I was born in 1971 & named soraya after the shah of persia’s (Iran) wife, mine is pronounced
So ray a although teachers at sch ect pronounce it so ri ya (sounds like rye) which always annoyed me but that is how it’s actually pronounced in Iran etc,
I wasn’t overly keen as a child due to the above but I grew to like it as I got older, my family call me Raya which is also cool

I was named after the princess in the 60’s,born N raised in Germany – Italian,my mom knew Soraya after both fled from there Husband’s N met in Berlin.She promised Soraya.when her next Daughter was born she would name her Soraya..People in America. Always ask me where the name originated,I just say it belongs to the Beautiful green eye Princess Soraya..Get her Book to know her life,she loved N died alone..

I honestly hate my name, my mum spelt it as souraya
I’m Moroccan , Algerian and German my mu being Moroccan and German and my dad being Algerian. I always frowned upon their choice of name for me.

Really pretty name – I know a little girl named Soraya whose mum is really into Persian culture, there’s no other connection otherwise. She gets a lot of compliments on her name, and nobody has ever problems pronouncing it, but a couple spelling it.
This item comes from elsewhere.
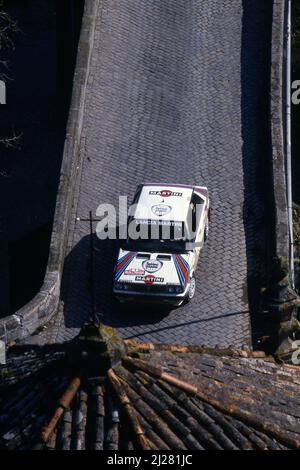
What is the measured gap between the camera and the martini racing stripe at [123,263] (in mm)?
25292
Thank you for profiling my name! I was born in the late 1970s and my Latin American great-aunt (who was fascinated with the Iranian princess) suggested the name Soraya to my mother because she thought it would work well in both the Latin and Arab cultures (my dad is Middle Eastern). I like both the sound and uniqueness of my name, and the way it represents my heritage, and have always received many compliments on it. Of course, I do sometimes have to explain to new people how to spell it and/or pronounce it, and they usually never get it right at Starbucks, but that doesn’t really bother me.

I haven’t met a ton of other Sorayas in my life, but most of the ones I’ve met have been Hispanic, Middle Eastern, or a combination of the two. I’ve also met an Asian American and an African American Soraya, and I know that a former high school classmate (Caucasian) also used the name for her daughter because she liked my name. There was also a quite popular Columbian-American singer named Soraya, who passed away a few years ago. http://

I’m so happy you profiled the name Soraya! I think it is such a fascinating and international name. It is one of my favorite girls’ names. I’ve known a Zoraya in Mexico, a Soraya from Colombia, and a Soraya whose family is from Iran.

The use of Soraya/Zoraya in the Spanish-speaking world is due to when the Moors dominated southern Spain centuries ago. There are a lot of similarities between Morocco and Latin America (food, architecture, music, etc.). There are also many, many Spanish words that are derived from Arabic. For example, “albondiga” is “meatball” in Spanish, and “al-bunduqa” is “ball” in Arabic.

It’s lovely but not my style. It calls to mind NPR correspondent Soraya Sarhaddi Nelson and so it sounds natural to me!